Metropolitan News-Enterprise


Thursday, August 28, 2003


Page 3


High Court to Consider Killer’s Claim of Imperfect Defense of Another


By a MetNews Staff Writer


The state Supreme Court yesterday agreed to decide whether a claim of imperfect self-defense to a murder charge can be asserted based on the unreasonable but sincere belief the victim posed a lethal threat to another person.

The justices unanimously voted at yesterday’s conference to review the First District Court of Appeal’s May decision in People v. Randle, 03 S.O.S. 2759. The court’s Div. One held in that case that Alameda Superior Court Judge Larry J. Goodman erred in rejecting Darryl Eugene Randall’s request for a jury instruction on imperfect defense of another.

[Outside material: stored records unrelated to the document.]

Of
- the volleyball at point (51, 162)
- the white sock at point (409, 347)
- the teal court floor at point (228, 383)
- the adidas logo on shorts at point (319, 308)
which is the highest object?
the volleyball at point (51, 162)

Randall was convicted of second degree murder. Writing for the appellate panel, Justice Sandra L. Margulies said the Supreme Court had given a “strong suggestion” in People v. Michaels (2002) 28 Cal.4th 486 that the defense, which if established would have mitigated the charge against Randall to manslaughter, is available even where the individual believed to be threatened is not the defendant. She noted that while in Micheals the high court justices said judges have no duty to instruct sua sponte on the theory, they commented that the doctrine “follows logically from the interplay between statutory and decisional law.”

Randall’s attorney argued the instruction was warranted based on evidence that the victim, just before Randall shot him, was administering a severe beating to Randall’s cousin. The beating was undisputed, though its precise severity was contested and other testimony suggested that at the time the fatal shot was fired the victim was already running away.

Margulies wrote:

“The Michaels court leaves little doubt that, although the doctrine was not yet so well known as to mandate sua sponte instruction, counsel may legitimately request such an instruction.  Having been provided with no compelling reason to disregard the clear direction of the Supreme Court on this issue, we conclude the trial court erred in rejecting defendant’s request for this instruction.”

First District Appellate Project attorney James O’Connell, who represented Randall, said he suspects the high court may also be interested in another issue in the case. Goodman instructed the jury it could find the Randall guilty of felony murder based on the underlying felony of discharging a firearm in a grossly negligent manner.

Margulies said that instruction was proper, but O’Connell said a split of authority in the appellate rulings on that issue has since developed and he plans to ask the justices to consider it.

Justice Kathryn Werdegar was absent and did not participate in the conference vote on Randle.

The court also unanimously voted to review the Fifth District’s May ruling in Delgado v. Trax Bar & Grill, 03 S.O.S. 2696. The court in that case held that an assault on bar patron by a gang in a parking lot was unforeseeable as a matter of law where the defendant’s establishment, though it had experienced ordinary “bar fights” inside and outside the premises, had no history of gang fights or of gang attacks on individual patrons.